* GEGEVEN OPGAVE:
Schrijf alle onderstaande items regel voor regel woordelijk over, maar laat de afbeeldingen weg.

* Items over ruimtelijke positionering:
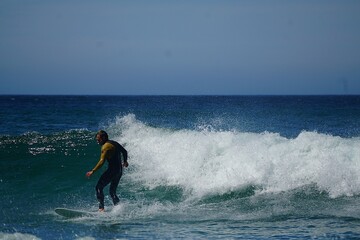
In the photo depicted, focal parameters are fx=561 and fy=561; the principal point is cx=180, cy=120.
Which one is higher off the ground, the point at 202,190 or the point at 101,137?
the point at 101,137

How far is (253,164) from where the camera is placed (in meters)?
13.3

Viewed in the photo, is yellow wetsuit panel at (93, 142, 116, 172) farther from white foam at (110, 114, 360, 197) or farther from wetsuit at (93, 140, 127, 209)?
white foam at (110, 114, 360, 197)

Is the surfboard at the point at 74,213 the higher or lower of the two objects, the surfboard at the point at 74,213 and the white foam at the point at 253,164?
the lower

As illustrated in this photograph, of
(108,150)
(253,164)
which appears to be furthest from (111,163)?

* ANTWOORD OP OPDRACHT:
In the photo depicted, focal parameters are fx=561 and fy=561; the principal point is cx=180, cy=120.
Which one is higher off the ground, the point at 202,190 or the point at 101,137?
the point at 101,137

How far is (253,164) from where the camera is placed (in meters)?
13.3

Viewed in the photo, is yellow wetsuit panel at (93, 142, 116, 172) farther from white foam at (110, 114, 360, 197) or farther from wetsuit at (93, 140, 127, 209)?
white foam at (110, 114, 360, 197)

Is the surfboard at the point at 74,213 the higher or lower of the two objects, the surfboard at the point at 74,213 and the white foam at the point at 253,164?
the lower

As illustrated in this photograph, of
(108,150)
(253,164)
which appears to be furthest from (111,163)?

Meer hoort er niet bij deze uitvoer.